Notons que, quel que soit
l’auteur et l’école, trois éléments définitionnels sont à retenir (16) :
1.
La dissociation (spaltung) de la personnalité et non son dédoublement
2.
La présence de signes négatifs : émoussement affectif, apathie, asocialité,
déficit d’attention, aboulie, etc.
3.
La présence de symptômes positifs : délire, hallucinations, illusions
I.
EPIDEMIOLOGIE
Pathologie ubiquitaire, la schizophrénie
est retrouvée dans le monde entier ; elle est retrouvée dans toutes les
races et dans toutes les ethnies (28); Elle est répandue à peu près uniformément dans le monde
entier, dans les différentes cultures et couches sociales (18). On
estime à environ 1% sa prévalence mondiale (20) ; le nombre des
personnes souffrant de la schizophrénie dans le monde est estimé à 45 millions (35) ;
la schizophrénie est repartie également entre les deux sexes, elle touche
au même degré les hommes que les femmes et touche plus souvent le sujet jeune ; l’âge du
diagnostic se situe entre 15 et 35 ans, elle commence rarement au-dessous
de 15 ans et aussi après 45-50 ans (16).
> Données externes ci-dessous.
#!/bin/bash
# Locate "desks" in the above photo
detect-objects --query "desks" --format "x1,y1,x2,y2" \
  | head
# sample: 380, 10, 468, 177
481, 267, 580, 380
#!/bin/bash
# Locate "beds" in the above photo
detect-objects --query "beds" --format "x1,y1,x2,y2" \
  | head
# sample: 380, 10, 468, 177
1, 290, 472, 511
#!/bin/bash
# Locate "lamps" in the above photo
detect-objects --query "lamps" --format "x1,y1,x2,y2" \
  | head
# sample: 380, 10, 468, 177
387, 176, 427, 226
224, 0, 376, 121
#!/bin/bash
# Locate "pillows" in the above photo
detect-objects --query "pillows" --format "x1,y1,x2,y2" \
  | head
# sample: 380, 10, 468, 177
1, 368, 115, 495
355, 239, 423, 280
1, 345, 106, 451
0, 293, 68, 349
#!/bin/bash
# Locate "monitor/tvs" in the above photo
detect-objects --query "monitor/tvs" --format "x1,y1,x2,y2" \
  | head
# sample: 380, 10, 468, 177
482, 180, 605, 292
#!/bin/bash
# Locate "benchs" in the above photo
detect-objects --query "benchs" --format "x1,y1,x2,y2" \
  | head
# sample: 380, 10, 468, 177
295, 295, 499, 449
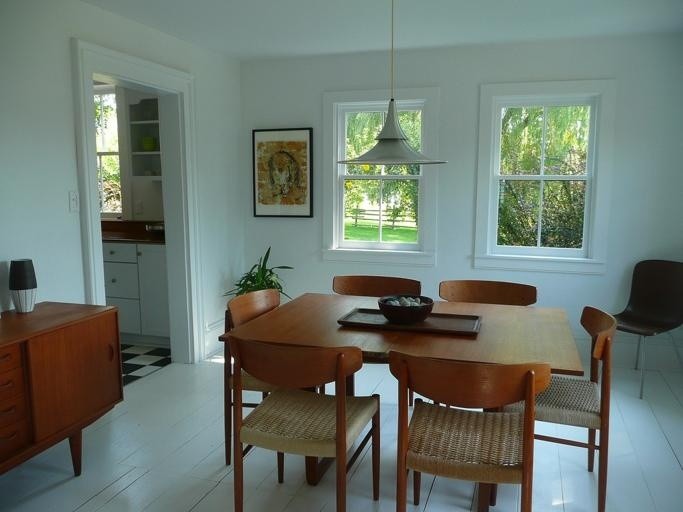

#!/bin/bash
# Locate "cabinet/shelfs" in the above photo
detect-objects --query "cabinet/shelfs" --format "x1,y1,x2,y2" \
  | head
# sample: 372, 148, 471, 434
104, 241, 166, 345
0, 301, 125, 477
116, 86, 164, 220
Mais il existe une
différence par rapport à l’âge de la
première manifestation. Les
femmes la déclenchent en moyenne 3 à 5 ans plus tard que les hommes, dont la
moyenne d’âge lors du diagnostic est d’environ 25 ans (48).
Malgré que
la schizophrénie ne soit pas une maladie du siècle comme
l’hypertension ou le diabète, elle occupe la 8e place des maladies
handicapantes les plus courantes dans la classe d’âge de 15 à 44 ans dans le
monde entier ; elle est la maladie psychiatrique qui coute cher pour la
société par sa prise en charge (48). L’espérance de vie de patient
schizophrène est en moyenne de dix ans inferieurs à celle de la population
générale, elle est corrélée à un risque de suicide dix fois plus élevé que dans
la population générale; au cours de leur vie 40 % des patients schizophrènes
tentent de se suicider et 10% se suicident (28). Le risque
du décès est
multiplié par 5
pour les hommes et 2,5 pour
les femmes. Mentionnons également
à cet égard que les schizophrènes ont aussi un risque accru de mourir de causes
naturelles (48).
En France plus de 600.000
personnes souffrent de la schizophrénie ; elle représente 20 %
d’hospitalisations psychiatrique ; chaque année deux nouveaux cas pour 10.000
apparaissent (6), les schizophrènes représentent 1% des dépenses
totales de santés (17). En Afrique l’on dispose que de peu de données
concernant la schizophrénie, sa prévalence hospitalière est estimée à 12,1 % au
Mali, à 4,5 % au Benin et à 4, 45 % au Burkina-Faso (36). Dans
notre pays, la République démocratique du Congo, on estime que sa prévalence est
à 1% (19); quant aux données concernant la ville de Lubumbashi,
aucune étude n’a été faite jusque-là dans ce sens.